- _文档片段_
博文中会简要介绍Leetcode P0057题目分析及解题思路。
“Insert Interval”是p0056的变形题,基本思路一致。
Given a set of non-overlapping intervals, insert a new interval into the intervals (merge if necessary).
You may assume that the intervals were initially sorted according to their start times.
Example 1:
Input: intervals = [[1,3],[6,9]], newInterval = [2,5] Output: [[1,5],[6,9]]
由于题目明确指出,初始的时间间隔数组已经按照起始时间排好序了,所以就不用再额外排序。具体的边界条件详见Java代码注释,这里不再赘述。
以下是Java的题解代码实现。
class Solution {
public int[][] insert(int[][] intervals, int[] newInterval) {
if (intervals == null || intervals.length == 0)
return new int[][] {newInterval};
List<int[]> merged = new ArrayList<>();
for (int[] interval: intervals) {
// 左端有重叠
if (newInterval[0] >= interval[0] && newInterval[0] <= interval[1]) {
newInterval[0] = Math.min(interval[0], newInterval[0]);
newInterval[1] = Math.max(interval[1], newInterval[1]);
}
// 右端有重叠
else if (newInterval[1] >= interval[0] && newInterval[1] <= interval[1]) {
newInterval[0] = Math.min(interval[0], newInterval[0]);
newInterval[1] = Math.max(interval[1], newInterval[1]);
}
// 整体覆盖
else if (newInterval[0] < interval[0] && newInterval[1] > interval[1]) {
continue;
}
// 两端无重叠,且整体也不覆盖
else {
if (interval[1] < newInterval[0])
merged.add(interval);
else if (interval[0] > newInterval[1]) {
merged.add(newInterval);
// 更新newInterval为当前interval,由于没有重叠所以后续每次条件判断都会落入“两端无重叠,且整体也不覆盖”。
newInterval = interval;
}
}
}
merged.add(newInterval);
// Java 8 stream()方法
// return merged.stream().toArray(int[][]::new);
return merged.toArray(new int[0][0]);
}
}

(空间问答数据行)
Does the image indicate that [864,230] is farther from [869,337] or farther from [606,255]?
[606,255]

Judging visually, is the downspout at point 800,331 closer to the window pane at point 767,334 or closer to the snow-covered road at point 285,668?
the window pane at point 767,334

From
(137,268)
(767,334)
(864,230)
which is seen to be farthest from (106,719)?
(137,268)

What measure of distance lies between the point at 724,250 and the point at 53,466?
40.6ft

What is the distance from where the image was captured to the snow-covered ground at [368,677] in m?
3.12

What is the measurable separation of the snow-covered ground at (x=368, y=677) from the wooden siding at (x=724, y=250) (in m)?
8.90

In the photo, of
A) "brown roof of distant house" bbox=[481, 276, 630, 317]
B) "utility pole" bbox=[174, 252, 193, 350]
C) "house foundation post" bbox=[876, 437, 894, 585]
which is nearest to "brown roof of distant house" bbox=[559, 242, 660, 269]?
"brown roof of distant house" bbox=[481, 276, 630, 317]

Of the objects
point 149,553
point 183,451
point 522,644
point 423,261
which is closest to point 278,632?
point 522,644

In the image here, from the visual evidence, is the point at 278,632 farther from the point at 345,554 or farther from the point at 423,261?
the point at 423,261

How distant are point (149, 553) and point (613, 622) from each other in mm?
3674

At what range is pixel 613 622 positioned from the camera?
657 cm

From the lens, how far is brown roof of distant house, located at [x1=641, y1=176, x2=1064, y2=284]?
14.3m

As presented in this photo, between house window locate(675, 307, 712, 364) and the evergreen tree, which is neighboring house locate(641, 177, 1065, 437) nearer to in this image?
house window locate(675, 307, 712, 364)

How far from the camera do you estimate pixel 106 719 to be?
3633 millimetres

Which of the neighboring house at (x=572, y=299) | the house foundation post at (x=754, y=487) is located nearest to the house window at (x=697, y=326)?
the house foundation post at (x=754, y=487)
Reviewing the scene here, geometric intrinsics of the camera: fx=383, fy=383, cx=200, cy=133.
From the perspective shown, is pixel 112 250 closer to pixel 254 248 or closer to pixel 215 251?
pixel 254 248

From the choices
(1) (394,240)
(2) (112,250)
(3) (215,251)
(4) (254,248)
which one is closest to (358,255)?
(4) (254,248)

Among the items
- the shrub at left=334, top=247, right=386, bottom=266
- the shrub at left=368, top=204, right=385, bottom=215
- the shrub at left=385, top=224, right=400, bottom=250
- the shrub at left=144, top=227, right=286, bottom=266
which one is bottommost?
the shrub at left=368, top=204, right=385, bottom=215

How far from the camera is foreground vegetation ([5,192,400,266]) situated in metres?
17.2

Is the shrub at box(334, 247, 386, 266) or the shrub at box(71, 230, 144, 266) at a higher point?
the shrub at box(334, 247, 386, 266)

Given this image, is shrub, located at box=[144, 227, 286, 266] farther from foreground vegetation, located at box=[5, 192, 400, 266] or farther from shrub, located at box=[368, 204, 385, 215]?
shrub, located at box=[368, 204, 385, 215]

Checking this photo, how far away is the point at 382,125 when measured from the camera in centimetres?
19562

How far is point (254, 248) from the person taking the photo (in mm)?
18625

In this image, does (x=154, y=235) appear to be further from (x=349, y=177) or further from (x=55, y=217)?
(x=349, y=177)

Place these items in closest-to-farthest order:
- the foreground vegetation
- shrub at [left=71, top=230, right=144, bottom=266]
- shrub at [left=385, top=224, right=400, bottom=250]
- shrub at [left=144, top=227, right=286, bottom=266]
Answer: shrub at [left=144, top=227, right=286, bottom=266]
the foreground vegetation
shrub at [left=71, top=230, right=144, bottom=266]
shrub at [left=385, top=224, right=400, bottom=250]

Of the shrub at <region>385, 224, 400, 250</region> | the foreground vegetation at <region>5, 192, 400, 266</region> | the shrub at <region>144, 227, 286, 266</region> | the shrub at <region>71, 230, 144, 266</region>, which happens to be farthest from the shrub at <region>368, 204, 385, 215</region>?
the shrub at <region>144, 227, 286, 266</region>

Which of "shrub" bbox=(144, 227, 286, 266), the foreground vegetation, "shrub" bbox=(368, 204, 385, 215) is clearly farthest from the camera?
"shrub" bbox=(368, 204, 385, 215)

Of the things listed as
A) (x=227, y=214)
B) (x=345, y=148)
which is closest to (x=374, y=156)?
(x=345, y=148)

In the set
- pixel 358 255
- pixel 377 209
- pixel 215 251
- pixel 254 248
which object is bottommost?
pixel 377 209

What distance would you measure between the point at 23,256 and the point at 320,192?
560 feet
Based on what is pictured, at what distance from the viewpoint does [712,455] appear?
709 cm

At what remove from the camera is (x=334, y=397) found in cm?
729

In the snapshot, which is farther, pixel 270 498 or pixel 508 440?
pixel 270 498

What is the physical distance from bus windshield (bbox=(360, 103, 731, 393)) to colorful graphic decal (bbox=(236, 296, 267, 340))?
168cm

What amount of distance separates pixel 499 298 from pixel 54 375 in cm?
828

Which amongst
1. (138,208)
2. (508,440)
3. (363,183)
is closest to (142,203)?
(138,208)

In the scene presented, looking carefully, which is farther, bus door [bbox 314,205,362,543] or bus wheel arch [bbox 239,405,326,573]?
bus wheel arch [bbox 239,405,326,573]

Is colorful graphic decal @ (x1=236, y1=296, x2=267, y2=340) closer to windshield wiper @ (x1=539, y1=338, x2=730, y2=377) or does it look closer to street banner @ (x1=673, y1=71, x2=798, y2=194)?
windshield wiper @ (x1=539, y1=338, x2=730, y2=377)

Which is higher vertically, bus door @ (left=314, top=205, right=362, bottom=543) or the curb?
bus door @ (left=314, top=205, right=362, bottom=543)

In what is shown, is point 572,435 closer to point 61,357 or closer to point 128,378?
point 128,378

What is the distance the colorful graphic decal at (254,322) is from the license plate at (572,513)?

- _任务要求_
请根据上面的文档片段回答:“Insert Interval”是哪道题的变形题?

- _练习作答_
它是p0056的变形题。